Our SPGAU algorithm attains the highest OAs across all datasets. We notice an improvement in OA as the number of labeled instances increases. This suggests that incorporating more labeled data allows the model to acquire more practical information and enhances its training effectiveness. While the GCN-based method outperforms other models in the initial training stage, its OA does not rise significantly with the increase in samples in the later stage. Conversely, although the CNN-based methods exhibit lower OAs with fewer training samples, they consistently exhibit a growth trend over time. This phenomenon underscores the distinct learning characteristics between these two models. By combining their strengths, our SPGAU model achieves superior classification performance, further validating its effectiveness. HybridSN, an attention mechanism-based method, witnesses a significant increase in OAs with increase in the label proportion.
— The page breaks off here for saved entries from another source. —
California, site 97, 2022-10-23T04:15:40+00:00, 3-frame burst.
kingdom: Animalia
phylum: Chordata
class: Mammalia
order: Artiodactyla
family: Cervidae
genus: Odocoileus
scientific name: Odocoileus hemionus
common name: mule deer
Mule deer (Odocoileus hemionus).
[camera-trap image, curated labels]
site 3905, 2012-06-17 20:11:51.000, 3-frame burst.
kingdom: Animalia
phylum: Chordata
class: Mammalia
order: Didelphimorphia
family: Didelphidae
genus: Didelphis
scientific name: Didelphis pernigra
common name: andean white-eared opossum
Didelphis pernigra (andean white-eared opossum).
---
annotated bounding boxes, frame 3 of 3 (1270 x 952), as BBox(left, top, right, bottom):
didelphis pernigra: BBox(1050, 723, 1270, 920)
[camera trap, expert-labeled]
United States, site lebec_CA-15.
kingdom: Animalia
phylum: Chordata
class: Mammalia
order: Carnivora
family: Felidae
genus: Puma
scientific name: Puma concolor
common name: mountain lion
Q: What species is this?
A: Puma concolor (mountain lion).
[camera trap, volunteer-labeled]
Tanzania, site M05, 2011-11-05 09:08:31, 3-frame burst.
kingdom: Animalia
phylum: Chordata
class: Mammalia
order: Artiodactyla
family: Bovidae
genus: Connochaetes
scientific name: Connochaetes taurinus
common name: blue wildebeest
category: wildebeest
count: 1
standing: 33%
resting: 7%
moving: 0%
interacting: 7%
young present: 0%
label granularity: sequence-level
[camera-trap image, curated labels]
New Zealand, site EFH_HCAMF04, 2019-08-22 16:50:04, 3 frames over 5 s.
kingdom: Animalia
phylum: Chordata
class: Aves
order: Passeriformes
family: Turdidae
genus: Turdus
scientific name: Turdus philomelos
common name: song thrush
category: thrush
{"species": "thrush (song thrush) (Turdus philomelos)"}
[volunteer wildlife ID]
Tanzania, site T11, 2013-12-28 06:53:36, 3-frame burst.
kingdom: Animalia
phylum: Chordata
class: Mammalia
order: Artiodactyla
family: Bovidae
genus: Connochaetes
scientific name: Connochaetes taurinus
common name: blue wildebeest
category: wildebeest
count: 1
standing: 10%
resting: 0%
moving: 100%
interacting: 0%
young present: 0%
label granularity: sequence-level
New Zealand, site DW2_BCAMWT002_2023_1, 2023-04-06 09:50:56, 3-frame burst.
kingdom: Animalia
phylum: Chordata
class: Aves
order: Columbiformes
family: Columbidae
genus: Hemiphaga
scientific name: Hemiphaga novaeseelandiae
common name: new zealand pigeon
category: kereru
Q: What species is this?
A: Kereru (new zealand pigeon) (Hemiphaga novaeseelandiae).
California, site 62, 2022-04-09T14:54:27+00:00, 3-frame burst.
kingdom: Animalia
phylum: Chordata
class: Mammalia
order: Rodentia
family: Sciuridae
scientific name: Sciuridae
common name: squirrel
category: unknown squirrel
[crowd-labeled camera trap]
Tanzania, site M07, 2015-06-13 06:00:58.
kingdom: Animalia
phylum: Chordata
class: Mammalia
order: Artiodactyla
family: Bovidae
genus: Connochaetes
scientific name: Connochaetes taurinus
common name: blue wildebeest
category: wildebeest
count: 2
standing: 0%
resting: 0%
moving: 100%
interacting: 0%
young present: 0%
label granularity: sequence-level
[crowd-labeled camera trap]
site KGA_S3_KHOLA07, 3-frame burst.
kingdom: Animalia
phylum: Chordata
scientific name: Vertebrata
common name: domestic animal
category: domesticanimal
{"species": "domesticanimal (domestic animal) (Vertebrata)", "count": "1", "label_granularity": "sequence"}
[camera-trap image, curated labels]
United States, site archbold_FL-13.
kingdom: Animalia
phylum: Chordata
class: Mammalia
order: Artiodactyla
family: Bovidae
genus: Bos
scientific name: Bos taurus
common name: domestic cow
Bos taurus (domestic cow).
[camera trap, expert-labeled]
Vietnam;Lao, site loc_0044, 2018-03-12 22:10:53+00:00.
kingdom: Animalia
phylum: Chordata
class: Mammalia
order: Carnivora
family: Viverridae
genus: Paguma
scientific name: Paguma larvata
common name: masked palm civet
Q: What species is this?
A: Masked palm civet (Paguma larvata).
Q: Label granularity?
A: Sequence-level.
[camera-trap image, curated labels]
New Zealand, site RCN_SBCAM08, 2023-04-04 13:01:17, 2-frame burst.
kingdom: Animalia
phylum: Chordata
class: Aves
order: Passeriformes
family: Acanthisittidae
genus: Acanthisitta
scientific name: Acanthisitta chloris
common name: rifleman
However, it does not reach the level of other methods, indicating that this method may not be suitable for scenarios with a few labeled samples. The MDGCN model secures the second-highest classification accuracy on both the IP and PU datasets. This can be attributed to its multi-scale mechanism, allowing it to learn diverse and informative features, demonstrating adaptability even with the limited labeled samples. Similarly, our SPGAU model, designed as a multi-scale feature extraction and fusion approach, highlights that incorporating diverse models and employing a multi-scale structure can enhance the effectiveness and robustness of HSI classification.
5.3. Running Time
We evaluated the model’s time efficiency, a critical indicator for evaluating the algorithm’s practicality. The experimental settings align with those outlined in
Section 4.2.
Table 9 reports the time cost (training and testing) of SPGAU on the three datasets. Specifically, machine learning-based SVM exhibits a characteristic of rapid training but slower testing, possibly attributed to the absence of a network structure suitable for GPU acceleration. CNNs are limited by their extensive parameter count, leading to significant time consumption. Notably, for CNN-based deep learning methods, network depth primarily influences processing speed. For instance, SSRN, an extension of the 3D-CNN model incorporating residual modules, results in more layers and longer training and testing times compared to 3D-CNN. Conversely, GCN-based methods do not exhibit an increase in time consumption with larger dataset scales. Interestingly, our proposed SPGAU shows higher time consumption than GCN and SSGCN on the Indian Pines dataset. Nevertheless, SPGAU delivers significantly improved classification performance compared to these two methods. In addition, on large-scale datasets, such as the PU dataset, SPGAU requires less time than GCN and SSGCN while achieving satisfactory results. Thus, our proposed spatial pooling module and graph attention convolution module effectively reduce redundant computations. Given that superpixel preprocessing substantially reduces the graph’s size, SPGAU performs efficiently in terms of time consumption on large-scale datasets. In sum, our proposed SPGAU employs superpixel preprocessing technology to control the graph’s scale, effectively reducing computational complexity.